Moonbloom s’acharne à se tenir loin de lui-même, il repousse toute possibilité d’empathie. Mais, après quelques jours de maladie fiévreuse, c’est la rupture, Norman se réveille, différent, prêt à admettre qu’il puisse ressentir quelque chose, peu importe le prix.

L’histoire se déroule dans le New York des années 50 mais le personnage a pourtant un côté très moderne. Norman s’est lancé dans toutes les études possibles et ne trouve pas sa voie, éternel étudiant, il accepte le travail qui lui est confié par son frère car il espère enfin entrer dans le rang. Rêveur désabusé, âme perdue, indécis et angoissé, il est à l’image des trentenaires d’aujourd’hui.
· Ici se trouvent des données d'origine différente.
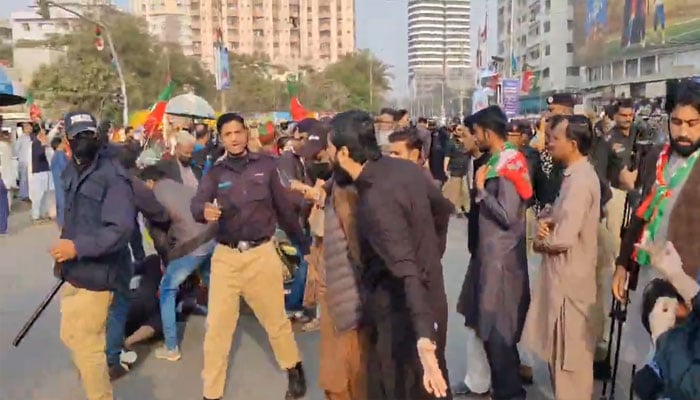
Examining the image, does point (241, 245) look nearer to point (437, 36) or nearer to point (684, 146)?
point (684, 146)

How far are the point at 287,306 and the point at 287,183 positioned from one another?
6.48 ft

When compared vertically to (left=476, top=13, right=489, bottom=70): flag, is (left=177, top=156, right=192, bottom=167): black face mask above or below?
below

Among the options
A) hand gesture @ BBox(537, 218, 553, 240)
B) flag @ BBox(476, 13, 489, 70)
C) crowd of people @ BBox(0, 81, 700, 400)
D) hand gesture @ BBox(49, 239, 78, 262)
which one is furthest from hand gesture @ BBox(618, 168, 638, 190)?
A: flag @ BBox(476, 13, 489, 70)

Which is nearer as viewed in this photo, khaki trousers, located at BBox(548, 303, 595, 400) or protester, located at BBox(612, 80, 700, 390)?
protester, located at BBox(612, 80, 700, 390)

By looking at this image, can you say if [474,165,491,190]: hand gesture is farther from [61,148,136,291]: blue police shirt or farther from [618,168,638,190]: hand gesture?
[61,148,136,291]: blue police shirt

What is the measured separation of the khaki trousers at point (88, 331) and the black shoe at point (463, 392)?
2.09 m

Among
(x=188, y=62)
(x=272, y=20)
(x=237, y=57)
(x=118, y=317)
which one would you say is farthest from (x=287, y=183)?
(x=272, y=20)

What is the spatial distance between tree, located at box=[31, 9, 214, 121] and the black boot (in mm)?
31084

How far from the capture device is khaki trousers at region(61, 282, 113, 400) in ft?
12.2

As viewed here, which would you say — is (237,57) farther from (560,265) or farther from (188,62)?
(560,265)

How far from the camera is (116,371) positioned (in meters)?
5.09

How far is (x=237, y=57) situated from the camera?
67188 mm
La galerie de portrait que dépeint Wallant est parfois cocasse, parfois inquiétante. Il y a, entre autres,  Wade Jonhson, un professeur d’anglais alcoolique qui récite à longueur de journée des poèmes de T.S Elliot, Sheryl, toujours en kimono de soie, prête à donner son corps pour obtenir un loyer moins élevé, Del Rio, un boxeur/acteur, Basellecci, professeur d’Italien, persuadé que ses problèmes de constipation ont été causés par l’insalubrité du mur de ses toilettes et Karloff, un vieux juif qui a décidé de vivre au milieux des blattes. Les appartements son similaires mais le monde que découvre Norman derrière chaque porte est différent. Lui qui trouvait toujours un prétexte pour ne pas s’approcher des locataires fini par être hanté par le cahier de leurs doléances.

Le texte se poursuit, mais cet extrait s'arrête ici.